Subject: Re: "Who, pray tell, is going to decide which ads are positive and which ads ...
From: "Joe Birkenstock" <jbirkenstock@smithkaufman.com>
Date: 11/8/2003, 8:27 PM
To: "Svoboda, Brian-WDC" <BSvoboda@perkinscoie.com>, Holman@aol.com, election-law@majordomo.lls.edu

Brian, you take my point precisely.  As I think this through a little more,
I suppose the comparison might be slightly less stunningly ironic than I
found it at first blush, but I still think it's an awfully surprising thing
for Wertheimer to say.  The determination Fred's quote addresses would
require the qualitative judgment as to whether an ad has a positive or a
negative message.  What I mean is, you would need to actually determine
which it is: positive *or* negative; not just whether it has any persuasive
effect in the abstract.

The judgment required in applying the FEA definition is different, you don't
need to resolve whether it helps or hurts, you basically just need to
determine that it could do either and you know you've got FEA.

Ultimately, though, I think this is a distinction without much of a
difference - making the FEA judgment requires as much subjective judgment as
would the positive/negative ad determination.  BCRA and these implementing
regulations are written to apply to a world in which everyone sees these ads
the same way - what Fred Wertheimer finds to be an electioneering ad should
be expected to be seen by the general electorate as an electioneering ad.
In my opinion, and as I think the "Buying Time" controversy illustrated,
however, that simply isn't so.

----- Original Message ----- 
From: "Svoboda, Brian-WDC" <BSvoboda@perkinscoie.com>
To: <Holman@aol.com>; <jbirkenstock@smithkaufman.com>;
<election-law@majordomo.lls.edu>
Sent: Saturday, November 08, 2003 5:31 PM
Subject: Re: "Who, pray tell, is going to decide which ads are positive and
which ads ...


I fear that Joe Birkenstock's point was minsunderstood.  If I took him
correctly, he was asking why BCRA's authors felt they could not assess the
positive or negative character of an ad for purposes of the disclaimer
requirement - while requiring precisely such a determination when
classifying an ad as "federal election activity" that must be paid for by
state and local parties entirely with hard money under 2 USC 431(20).
"Federal election activity" includes a public communication that "promotes
or supports, or attacks or opposes" a clearly identified federal
candidate.
The $64 question is, what does it mean to "attack or oppose"? This is a
question that the legislative history does not address, that the FEC
refused
to clarify when writing the rules, and that Judge Leon grappled with at
some
length in his McConnell opinion.

Congress intended the new disclaimer requirement to get at negative ads.
The section header assigned to it in BCRA says exactly that. It seems
probable to me that the drafters wrote the disclaimer requirement the way
they did precisely for the reason Fred Wertheimer suggested in the Times.
· · · · ·
## SET OF TASKS
- a) In the email, rewrite the passage from "Brian, you take" up to and including "you've got FEA.", substituting "federal election activity" for "FEA".
- b) In the email, which judge grappled at some length with what "attack or oppose" means in his McConnell opinion?

(Some records)
· · · · ·
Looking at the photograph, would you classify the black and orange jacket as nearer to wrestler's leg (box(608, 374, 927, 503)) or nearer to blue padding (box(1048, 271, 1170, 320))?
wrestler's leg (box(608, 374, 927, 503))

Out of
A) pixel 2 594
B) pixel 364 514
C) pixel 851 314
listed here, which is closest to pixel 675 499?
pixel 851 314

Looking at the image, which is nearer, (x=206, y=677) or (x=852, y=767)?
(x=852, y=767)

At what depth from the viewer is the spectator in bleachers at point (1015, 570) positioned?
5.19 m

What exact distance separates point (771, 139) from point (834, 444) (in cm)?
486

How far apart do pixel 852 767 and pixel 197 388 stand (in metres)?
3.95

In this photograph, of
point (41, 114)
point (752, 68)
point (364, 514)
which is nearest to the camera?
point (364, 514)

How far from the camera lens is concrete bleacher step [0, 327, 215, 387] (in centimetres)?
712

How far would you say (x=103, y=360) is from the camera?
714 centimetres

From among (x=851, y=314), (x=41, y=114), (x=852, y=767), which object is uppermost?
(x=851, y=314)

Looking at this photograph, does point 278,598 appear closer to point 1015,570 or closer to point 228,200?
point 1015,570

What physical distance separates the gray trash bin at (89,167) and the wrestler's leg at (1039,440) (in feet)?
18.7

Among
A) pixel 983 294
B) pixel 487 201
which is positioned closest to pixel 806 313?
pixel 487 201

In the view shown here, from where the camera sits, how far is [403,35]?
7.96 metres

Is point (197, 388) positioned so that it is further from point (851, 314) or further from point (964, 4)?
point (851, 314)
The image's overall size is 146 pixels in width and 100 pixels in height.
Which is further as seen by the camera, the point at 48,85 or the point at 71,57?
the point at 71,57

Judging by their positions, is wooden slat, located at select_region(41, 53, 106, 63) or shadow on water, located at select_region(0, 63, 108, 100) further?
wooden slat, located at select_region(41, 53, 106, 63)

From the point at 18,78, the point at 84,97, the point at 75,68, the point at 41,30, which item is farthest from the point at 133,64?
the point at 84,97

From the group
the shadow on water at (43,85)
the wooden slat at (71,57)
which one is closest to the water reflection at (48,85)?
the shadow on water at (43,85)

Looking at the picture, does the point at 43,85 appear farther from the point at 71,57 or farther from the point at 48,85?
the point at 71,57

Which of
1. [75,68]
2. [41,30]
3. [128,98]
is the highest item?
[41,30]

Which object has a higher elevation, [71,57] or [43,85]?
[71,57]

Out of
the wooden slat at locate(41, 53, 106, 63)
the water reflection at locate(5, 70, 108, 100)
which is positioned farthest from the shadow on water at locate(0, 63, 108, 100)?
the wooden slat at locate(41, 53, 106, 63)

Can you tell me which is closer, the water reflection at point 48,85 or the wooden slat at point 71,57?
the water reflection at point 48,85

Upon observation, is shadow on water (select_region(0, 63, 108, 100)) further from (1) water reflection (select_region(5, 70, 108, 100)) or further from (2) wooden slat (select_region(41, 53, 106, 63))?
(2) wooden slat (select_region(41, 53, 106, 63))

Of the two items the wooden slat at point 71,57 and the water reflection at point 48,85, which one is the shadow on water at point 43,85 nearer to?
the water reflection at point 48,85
· · · · ·
## ANSWERS BELOW
- a)
Brian, you take my point precisely.  As I think this through a little more,
I suppose the comparison might be slightly less stunningly ironic than I
found it at first blush, but I still think it's an awfully surprising thing
for Wertheimer to say.  The determination Fred's quote addresses would
require the qualitative judgment as to whether an ad has a positive or a
negative message.  What I mean is, you would need to actually determine
which it is: positive *or* negative; not just whether it has any persuasive
effect in the abstract.

The judgment required in applying the federal election activity definition is different, you don't
need to resolve whether it helps or hurts, you basically just need to
determine that it could do either and you know you've got federal election activity.

- b) Judge Leon